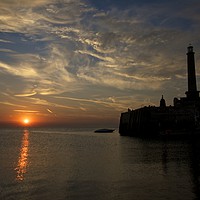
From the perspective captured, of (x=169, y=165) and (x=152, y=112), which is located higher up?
(x=152, y=112)

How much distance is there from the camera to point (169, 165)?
3544cm

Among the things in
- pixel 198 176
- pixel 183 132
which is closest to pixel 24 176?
pixel 198 176

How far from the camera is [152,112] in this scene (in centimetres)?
10244

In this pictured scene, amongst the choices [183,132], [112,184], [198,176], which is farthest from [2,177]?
[183,132]

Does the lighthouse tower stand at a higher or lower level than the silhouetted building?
higher

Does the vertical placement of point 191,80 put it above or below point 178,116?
above

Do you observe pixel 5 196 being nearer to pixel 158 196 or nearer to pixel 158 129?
pixel 158 196

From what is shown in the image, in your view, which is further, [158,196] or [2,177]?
[2,177]

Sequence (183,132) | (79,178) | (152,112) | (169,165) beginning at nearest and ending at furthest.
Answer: (79,178), (169,165), (183,132), (152,112)

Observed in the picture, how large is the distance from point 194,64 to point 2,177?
285 ft

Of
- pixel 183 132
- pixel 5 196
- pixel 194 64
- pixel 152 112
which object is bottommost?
pixel 5 196

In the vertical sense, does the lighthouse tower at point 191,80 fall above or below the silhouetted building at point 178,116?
above

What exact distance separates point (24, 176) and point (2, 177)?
83.3 inches

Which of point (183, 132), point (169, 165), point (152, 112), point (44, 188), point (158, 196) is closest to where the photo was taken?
point (158, 196)
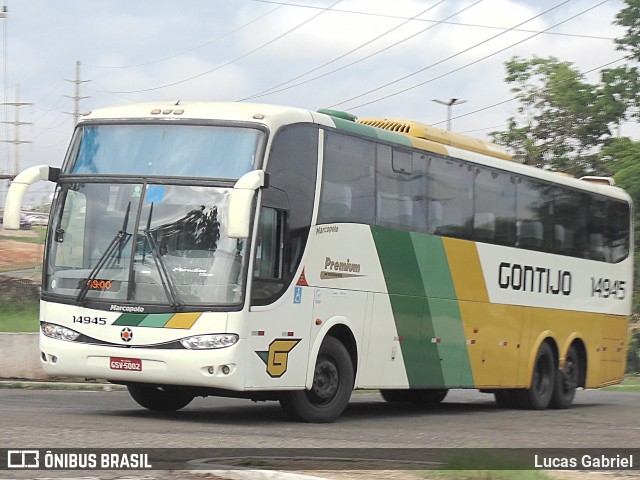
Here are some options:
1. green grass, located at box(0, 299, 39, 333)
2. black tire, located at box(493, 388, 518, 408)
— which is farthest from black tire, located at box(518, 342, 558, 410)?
green grass, located at box(0, 299, 39, 333)

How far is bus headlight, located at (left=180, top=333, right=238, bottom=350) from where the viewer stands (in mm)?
13430

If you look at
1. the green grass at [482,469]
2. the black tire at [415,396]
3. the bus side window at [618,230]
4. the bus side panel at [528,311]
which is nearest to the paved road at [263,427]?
the black tire at [415,396]

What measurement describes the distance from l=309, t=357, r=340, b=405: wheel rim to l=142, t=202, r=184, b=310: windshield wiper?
2.15 metres

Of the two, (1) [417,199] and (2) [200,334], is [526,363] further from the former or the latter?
(2) [200,334]

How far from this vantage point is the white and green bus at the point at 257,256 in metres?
13.6

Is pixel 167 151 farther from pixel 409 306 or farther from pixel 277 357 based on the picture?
pixel 409 306

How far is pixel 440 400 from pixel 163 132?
30.5ft

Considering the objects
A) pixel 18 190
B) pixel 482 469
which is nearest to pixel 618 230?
pixel 18 190

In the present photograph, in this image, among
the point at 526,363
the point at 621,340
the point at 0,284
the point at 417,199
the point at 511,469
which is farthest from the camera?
the point at 0,284

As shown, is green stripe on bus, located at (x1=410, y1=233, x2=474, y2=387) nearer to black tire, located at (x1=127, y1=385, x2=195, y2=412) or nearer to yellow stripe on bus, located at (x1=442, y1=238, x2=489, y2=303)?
yellow stripe on bus, located at (x1=442, y1=238, x2=489, y2=303)

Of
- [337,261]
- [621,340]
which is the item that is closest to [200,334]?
[337,261]

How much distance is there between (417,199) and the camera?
17.2m

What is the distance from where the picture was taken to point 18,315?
47.3 meters

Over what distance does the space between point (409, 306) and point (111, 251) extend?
4.78 metres
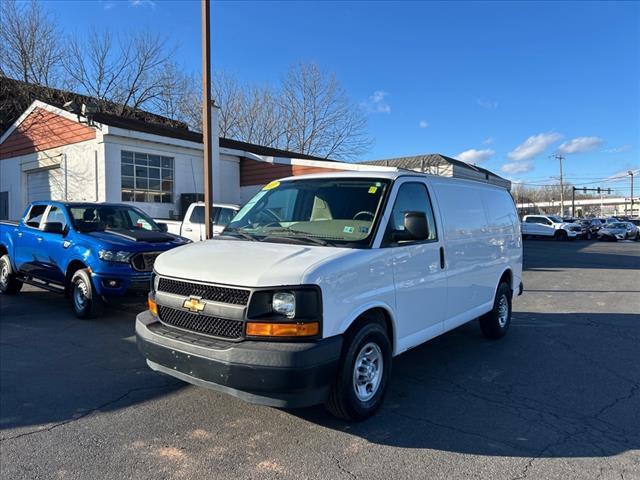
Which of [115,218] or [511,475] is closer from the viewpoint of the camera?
[511,475]

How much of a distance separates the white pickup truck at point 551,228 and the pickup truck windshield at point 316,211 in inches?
1370

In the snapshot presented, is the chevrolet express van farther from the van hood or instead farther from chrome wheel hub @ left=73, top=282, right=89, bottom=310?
chrome wheel hub @ left=73, top=282, right=89, bottom=310

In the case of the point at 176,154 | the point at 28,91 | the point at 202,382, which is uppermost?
the point at 28,91

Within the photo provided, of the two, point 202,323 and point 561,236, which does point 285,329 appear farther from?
point 561,236

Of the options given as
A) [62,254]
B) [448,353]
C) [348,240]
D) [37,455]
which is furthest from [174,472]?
[62,254]

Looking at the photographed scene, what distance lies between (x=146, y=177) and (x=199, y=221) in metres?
4.95

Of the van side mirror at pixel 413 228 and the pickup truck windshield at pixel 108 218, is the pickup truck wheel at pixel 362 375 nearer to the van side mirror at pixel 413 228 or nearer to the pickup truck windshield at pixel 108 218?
the van side mirror at pixel 413 228

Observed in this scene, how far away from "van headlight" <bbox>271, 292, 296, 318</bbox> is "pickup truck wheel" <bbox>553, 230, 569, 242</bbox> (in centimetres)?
3621

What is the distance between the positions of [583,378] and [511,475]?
2467mm

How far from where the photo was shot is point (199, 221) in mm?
12664

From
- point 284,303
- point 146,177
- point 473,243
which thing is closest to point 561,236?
point 146,177

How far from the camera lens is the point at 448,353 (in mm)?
5980

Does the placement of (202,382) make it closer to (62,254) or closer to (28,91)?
(62,254)

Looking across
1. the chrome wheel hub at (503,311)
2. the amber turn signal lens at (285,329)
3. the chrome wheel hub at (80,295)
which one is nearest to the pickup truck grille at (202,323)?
the amber turn signal lens at (285,329)
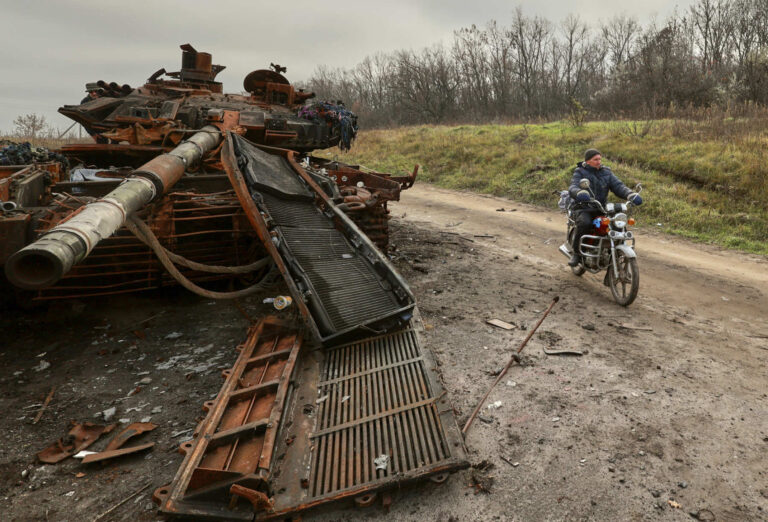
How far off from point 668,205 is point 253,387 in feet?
31.6

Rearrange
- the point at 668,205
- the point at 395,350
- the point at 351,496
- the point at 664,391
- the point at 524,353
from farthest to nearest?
the point at 668,205, the point at 524,353, the point at 395,350, the point at 664,391, the point at 351,496

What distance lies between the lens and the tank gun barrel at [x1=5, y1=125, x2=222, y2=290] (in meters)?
1.98

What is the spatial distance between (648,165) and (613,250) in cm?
788

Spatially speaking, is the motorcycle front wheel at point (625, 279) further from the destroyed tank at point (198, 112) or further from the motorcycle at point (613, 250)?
the destroyed tank at point (198, 112)

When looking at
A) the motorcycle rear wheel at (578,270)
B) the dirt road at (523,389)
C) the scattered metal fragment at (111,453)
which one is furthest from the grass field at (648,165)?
the scattered metal fragment at (111,453)

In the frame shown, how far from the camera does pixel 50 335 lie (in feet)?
16.0

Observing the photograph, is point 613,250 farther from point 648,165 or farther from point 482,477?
point 648,165

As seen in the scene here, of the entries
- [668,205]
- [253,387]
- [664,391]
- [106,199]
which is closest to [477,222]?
[668,205]

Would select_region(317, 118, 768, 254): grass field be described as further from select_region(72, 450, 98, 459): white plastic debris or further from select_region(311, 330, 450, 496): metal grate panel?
select_region(72, 450, 98, 459): white plastic debris

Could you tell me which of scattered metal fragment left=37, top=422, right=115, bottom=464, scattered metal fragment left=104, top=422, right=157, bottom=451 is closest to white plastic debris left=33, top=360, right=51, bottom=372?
scattered metal fragment left=37, top=422, right=115, bottom=464

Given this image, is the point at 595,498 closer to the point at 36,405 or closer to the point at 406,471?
the point at 406,471

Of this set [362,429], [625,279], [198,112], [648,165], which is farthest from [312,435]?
[648,165]

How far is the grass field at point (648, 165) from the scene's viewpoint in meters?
9.14

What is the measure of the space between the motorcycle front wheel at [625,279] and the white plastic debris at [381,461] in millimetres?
3743
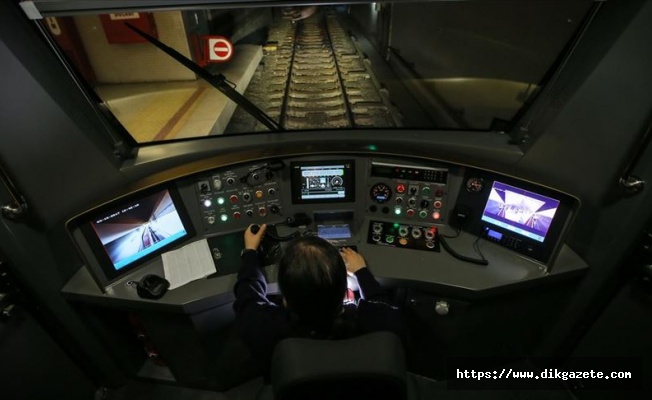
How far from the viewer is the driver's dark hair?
3.37 feet

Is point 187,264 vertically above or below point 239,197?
below

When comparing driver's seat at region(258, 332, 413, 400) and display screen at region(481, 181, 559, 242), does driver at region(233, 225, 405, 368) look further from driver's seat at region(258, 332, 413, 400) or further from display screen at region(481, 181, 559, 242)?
display screen at region(481, 181, 559, 242)

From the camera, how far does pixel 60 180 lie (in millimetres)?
1455

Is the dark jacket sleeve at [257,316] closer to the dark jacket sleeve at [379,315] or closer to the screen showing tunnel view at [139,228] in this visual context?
the dark jacket sleeve at [379,315]

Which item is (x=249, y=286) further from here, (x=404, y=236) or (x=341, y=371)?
(x=404, y=236)

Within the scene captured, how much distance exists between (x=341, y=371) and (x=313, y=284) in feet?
0.99

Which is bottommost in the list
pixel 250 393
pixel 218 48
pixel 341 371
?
pixel 250 393

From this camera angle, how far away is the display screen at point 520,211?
5.06ft

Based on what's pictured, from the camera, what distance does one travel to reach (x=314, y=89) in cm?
535

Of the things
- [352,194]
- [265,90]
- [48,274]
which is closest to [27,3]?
[48,274]

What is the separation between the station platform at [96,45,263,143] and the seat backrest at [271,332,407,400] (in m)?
2.29

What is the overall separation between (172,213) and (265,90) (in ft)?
13.2

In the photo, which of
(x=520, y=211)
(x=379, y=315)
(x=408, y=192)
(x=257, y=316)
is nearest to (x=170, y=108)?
(x=408, y=192)

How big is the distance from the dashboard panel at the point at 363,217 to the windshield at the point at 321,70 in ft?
1.19
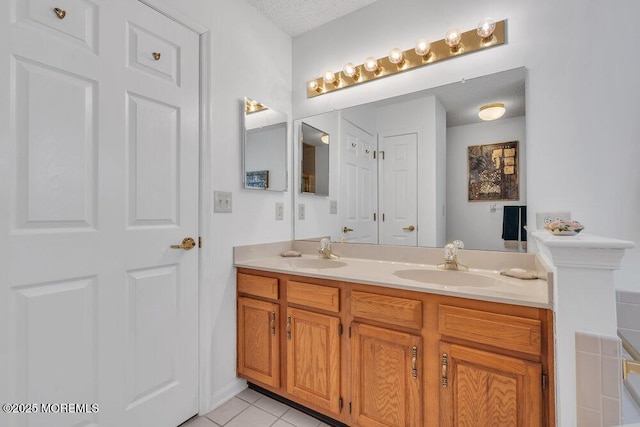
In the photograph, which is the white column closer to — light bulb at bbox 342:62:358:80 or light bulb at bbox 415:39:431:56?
light bulb at bbox 415:39:431:56

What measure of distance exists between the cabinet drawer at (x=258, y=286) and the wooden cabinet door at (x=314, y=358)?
0.15 m

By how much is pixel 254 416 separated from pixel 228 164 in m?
1.42

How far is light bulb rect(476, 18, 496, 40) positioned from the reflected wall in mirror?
4.26 ft

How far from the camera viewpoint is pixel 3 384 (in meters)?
0.96

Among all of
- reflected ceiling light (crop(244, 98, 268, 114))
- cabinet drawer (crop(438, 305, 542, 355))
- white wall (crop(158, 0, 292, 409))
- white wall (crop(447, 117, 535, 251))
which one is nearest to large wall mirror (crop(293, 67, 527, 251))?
white wall (crop(447, 117, 535, 251))

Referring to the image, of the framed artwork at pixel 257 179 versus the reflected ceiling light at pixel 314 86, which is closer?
the framed artwork at pixel 257 179

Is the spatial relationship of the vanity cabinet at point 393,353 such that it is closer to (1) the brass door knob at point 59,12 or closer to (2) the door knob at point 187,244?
(2) the door knob at point 187,244

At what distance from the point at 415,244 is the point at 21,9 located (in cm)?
200

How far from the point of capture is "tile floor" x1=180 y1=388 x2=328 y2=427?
149 centimetres

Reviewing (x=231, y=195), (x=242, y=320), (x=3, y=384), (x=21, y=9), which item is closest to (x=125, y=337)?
(x=3, y=384)

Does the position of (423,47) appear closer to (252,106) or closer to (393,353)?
(252,106)

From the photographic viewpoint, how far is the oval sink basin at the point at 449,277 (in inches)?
52.6

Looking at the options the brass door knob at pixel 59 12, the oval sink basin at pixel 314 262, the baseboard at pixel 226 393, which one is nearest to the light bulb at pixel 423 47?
the oval sink basin at pixel 314 262

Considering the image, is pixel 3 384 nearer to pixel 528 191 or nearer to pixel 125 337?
pixel 125 337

· · · ·

Requirement:
Starting from the line with "How far from the camera viewpoint" and ending with the final line of the data, quote every line exactly, both ends included.

Solution:
How far from the camera viewpoint is pixel 3 384 (in meters)?
0.96

Among all of
- reflected ceiling light (crop(244, 98, 268, 114))
- cabinet drawer (crop(438, 305, 542, 355))
- white wall (crop(158, 0, 292, 409))
- white wall (crop(447, 117, 535, 251))
which one is nearest to large wall mirror (crop(293, 67, 527, 251))?
white wall (crop(447, 117, 535, 251))

Referring to the image, of the framed artwork at pixel 257 179 versus the reflected ceiling light at pixel 314 86, which is closer?
the framed artwork at pixel 257 179

Is the spatial relationship of the vanity cabinet at point 393,353 such that it is closer to (1) the brass door knob at point 59,12 or closer to (2) the door knob at point 187,244?
(2) the door knob at point 187,244

At what distance from the point at 415,244 is the point at 21,9 located (in cm)?
200

How far from the point of capture is "tile floor" x1=180 y1=388 x2=328 y2=427?
149 centimetres

Reviewing (x=231, y=195), (x=242, y=320), (x=3, y=384), (x=21, y=9), which item is closest to (x=125, y=337)?
(x=3, y=384)

Does the position of (423,47) appear closer to (252,106) or closer to (393,353)?
(252,106)

From the photographic viewpoint, how far is the oval sink basin at the point at 449,277 (in inches)?
52.6

Looking at the options the brass door knob at pixel 59 12, the oval sink basin at pixel 314 262, the baseboard at pixel 226 393, which one is nearest to the light bulb at pixel 423 47?
the oval sink basin at pixel 314 262

Considering the image, is pixel 3 384 nearer to pixel 528 191 or nearer to pixel 125 337?
pixel 125 337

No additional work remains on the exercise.